Exercise objective: The full set of entries, reproduced exactly, is the expected answer.

##### Exercise material

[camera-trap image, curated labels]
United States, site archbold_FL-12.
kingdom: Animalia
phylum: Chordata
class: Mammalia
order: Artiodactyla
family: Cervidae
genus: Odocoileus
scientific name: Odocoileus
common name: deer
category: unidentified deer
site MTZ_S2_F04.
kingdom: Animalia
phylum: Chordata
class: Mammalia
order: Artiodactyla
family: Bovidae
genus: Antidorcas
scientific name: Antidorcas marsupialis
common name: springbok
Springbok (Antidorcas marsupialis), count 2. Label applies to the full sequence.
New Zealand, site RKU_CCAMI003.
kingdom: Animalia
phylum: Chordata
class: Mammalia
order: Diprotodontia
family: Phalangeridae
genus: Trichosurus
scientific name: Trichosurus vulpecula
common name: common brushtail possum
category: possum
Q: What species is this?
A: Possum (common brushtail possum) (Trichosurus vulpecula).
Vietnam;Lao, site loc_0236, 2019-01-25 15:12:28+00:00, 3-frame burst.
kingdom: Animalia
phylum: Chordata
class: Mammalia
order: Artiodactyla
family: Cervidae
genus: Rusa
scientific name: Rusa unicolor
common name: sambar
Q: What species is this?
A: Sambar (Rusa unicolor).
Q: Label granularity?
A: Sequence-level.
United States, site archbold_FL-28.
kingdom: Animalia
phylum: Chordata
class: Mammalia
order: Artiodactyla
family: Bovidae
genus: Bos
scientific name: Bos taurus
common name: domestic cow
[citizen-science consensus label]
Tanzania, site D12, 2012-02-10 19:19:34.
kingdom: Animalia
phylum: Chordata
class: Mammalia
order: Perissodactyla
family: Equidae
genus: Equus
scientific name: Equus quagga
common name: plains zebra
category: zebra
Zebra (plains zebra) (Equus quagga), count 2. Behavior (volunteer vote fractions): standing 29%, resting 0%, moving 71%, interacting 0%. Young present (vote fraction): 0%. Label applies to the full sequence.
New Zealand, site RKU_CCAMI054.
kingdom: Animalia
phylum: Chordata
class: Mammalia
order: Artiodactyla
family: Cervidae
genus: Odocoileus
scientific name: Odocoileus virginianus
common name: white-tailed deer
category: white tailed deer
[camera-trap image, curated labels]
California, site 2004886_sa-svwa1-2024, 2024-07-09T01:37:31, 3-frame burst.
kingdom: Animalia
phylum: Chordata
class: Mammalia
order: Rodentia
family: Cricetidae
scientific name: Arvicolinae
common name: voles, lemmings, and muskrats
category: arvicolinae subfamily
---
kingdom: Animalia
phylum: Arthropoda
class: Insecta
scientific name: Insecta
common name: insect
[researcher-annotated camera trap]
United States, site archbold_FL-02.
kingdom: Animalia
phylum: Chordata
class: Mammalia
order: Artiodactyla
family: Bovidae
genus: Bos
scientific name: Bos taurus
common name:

##########

Exercise response:
[camera-trap image, curated labels]
United States, site archbold_FL-12.
kingdom: Animalia
phylum: Chordata
class: Mammalia
order: Artiodactyla
family: Cervidae
genus: Odocoileus
scientific name: Odocoileus
common name: deer
category: unidentified deer
site MTZ_S2_F04.
kingdom: Animalia
phylum: Chordata
class: Mammalia
order: Artiodactyla
family: Bovidae
genus: Antidorcas
scientific name: Antidorcas marsupialis
common name: springbok
Springbok (Antidorcas marsupialis), count 2. Label applies to the full sequence.
New Zealand, site RKU_CCAMI003.
kingdom: Animalia
phylum: Chordata
class: Mammalia
order: Diprotodontia
family: Phalangeridae
genus: Trichosurus
scientific name: Trichosurus vulpecula
common name: common brushtail possum
category: possum
Q: What species is this?
A: Possum (common brushtail possum) (Trichosurus vulpecula).
Vietnam;Lao, site loc_0236, 2019-01-25 15:12:28+00:00, 3-frame burst.
kingdom: Animalia
phylum: Chordata
class: Mammalia
order: Artiodactyla
family: Cervidae
genus: Rusa
scientific name: Rusa unicolor
common name: sambar
Q: What species is this?
A: Sambar (Rusa unicolor).
Q: Label granularity?
A: Sequence-level.
United States, site archbold_FL-28.
kingdom: Animalia
phylum: Chordata
class: Mammalia
order: Artiodactyla
family: Bovidae
genus: Bos
scientific name: Bos taurus
common name: domestic cow
[citizen-science consensus label]
Tanzania, site D12, 2012-02-10 19:19:34.
kingdom: Animalia
phylum: Chordata
class: Mammalia
order: Perissodactyla
family: Equidae
genus: Equus
scientific name: Equus quagga
common name: plains zebra
category: zebra
Zebra (plains zebra) (Equus quagga), count 2. Behavior (volunteer vote fractions): standing 29%, resting 0%, moving 71%, interacting 0%. Young present (vote fraction): 0%. Label applies to the full sequence.
New Zealand, site RKU_CCAMI054.
kingdom: Animalia
phylum: Chordata
class: Mammalia
order: Artiodactyla
family: Cervidae
genus: Odocoileus
scientific name: Odocoileus virginianus
common name: white-tailed deer
category: white tailed deer
[camera-trap image, curated labels]
California, site 2004886_sa-svwa1-2024, 2024-07-09T01:37:31, 3-frame burst.
kingdom: Animalia
phylum: Chordata
class: Mammalia
order: Rodentia
family: Cricetidae
scientific name: Arvicolinae
common name: voles, lemmings, and muskrats
category: arvicolinae subfamily
---
kingdom: Animalia
phylum: Arthropoda
class: Insecta
scientific name: Insecta
common name: insect
[researcher-annotated camera trap]
United States, site archbold_FL-02.
kingdom: Animalia
phylum: Chordata
class: Mammalia
order: Artiodactyla
family: Bovidae
genus: Bos
scientific name: Bos taurus
common name:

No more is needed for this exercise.